School Safety / Cheerleading: Dropping like flies
Posted by
Megan RothSeptember 22, 2008 9:08 PM
I admit - when I was ‘flying’ I got the feeling I was superhuman - like I could defy gravity. Boy, was I wrong. Hitting the mat is more than just painful; it’s terrifying. And for good reason. At the high school level, 46.7% of direct injuries stem from cheerleading alone; in college, that percentage jumps to 64.3.
These high injury rates don’t provide much to cheer about (in fact, they legitimize many parents’ opposition to student participation in the sport). Since 1982, the National Center for Catastrophic Sports Injuries has documented 93 high school cheerleading incidents that have resulted in death and other catastrophic injuries. The number may seem small, but in reality it’s not; it means injuries occur at a rate of 2.68 per 100,000 female cheerleaders - a rate that exceeds that of any other high school sport. Compounding the problematic statistic: the Consumer Safety Product Commission estimated the number of ER visits for cheerleading injuries jumped from 4,954 in 1980 to 28,414 in 2004.
Just recently, my 16-year old sister (a JV cheerleader) called me to tell me how terrifying it was when one of her teammates fell from the top of the stunt during their performance (in front of the crowd, might I add). Boy - talk about commanding attention! The girl was scooped up by two EMTs, stuffed in the back of the ambulance, and rushed to the nearest hospital. She sustained minor neck trama and was put on probation from anything active (that was two weeks ago; much to the girl’s dismay, she is still in a neck brace and has not yet been able to rejoin in practice). And that poor girl’s not alone.

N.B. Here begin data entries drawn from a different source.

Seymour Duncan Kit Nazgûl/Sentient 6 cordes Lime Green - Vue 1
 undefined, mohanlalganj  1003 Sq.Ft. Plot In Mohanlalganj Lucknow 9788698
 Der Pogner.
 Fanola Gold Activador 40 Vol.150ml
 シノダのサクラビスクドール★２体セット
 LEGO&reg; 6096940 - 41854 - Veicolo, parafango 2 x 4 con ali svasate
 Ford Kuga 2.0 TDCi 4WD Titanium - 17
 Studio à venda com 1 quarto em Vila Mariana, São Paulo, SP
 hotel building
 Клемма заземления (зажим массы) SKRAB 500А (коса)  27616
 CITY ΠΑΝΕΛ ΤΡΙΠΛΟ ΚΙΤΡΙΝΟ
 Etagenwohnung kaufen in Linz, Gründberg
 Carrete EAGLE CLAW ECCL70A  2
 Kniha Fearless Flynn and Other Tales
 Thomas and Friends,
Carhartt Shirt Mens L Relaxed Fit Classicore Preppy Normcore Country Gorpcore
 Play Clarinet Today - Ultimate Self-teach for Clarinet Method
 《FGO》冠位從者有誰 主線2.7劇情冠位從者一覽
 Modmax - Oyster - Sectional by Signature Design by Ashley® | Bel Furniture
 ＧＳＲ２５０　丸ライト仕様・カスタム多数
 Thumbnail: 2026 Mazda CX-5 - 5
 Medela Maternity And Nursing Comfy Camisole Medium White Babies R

In 2007, there were over 74,000 reported cheerleading injuries, 16% of which were for broken bones and 4% of which were for head injuries (primarily for concussions and closed-head injuries). If that statistic would have been just a few years earlier, my squad would’ve fit right in (during my senior year, three teammates were rushed to the ER - two for broken noses, one for failing to breathe normally after she fell from a stunt).
While broken noses, concussions, sprains, and head/spinal cord traumas are the most common injuries sustained through cheerleading, other less common injuries may end up the most dangerous. Recently, a Boston cheerleader’s lungs collapsed after she was accidently kicked in the chest during a stunt. Yikes…
As can easily be seen (both on paper and in the ER), cheerleading crosses the spectrum when it comes to where, why, and how someone sustains an injury during the sport. Outside of Bring It On, the trashy teen movie dealing with high school politics and cheerleading, the majority of injuries that occur in result of the sport are accidental; thus, not all injuries can be prevented. There are, however, organizations in place which impose regulations on the sport at the high school, collegiate, and even junior levels.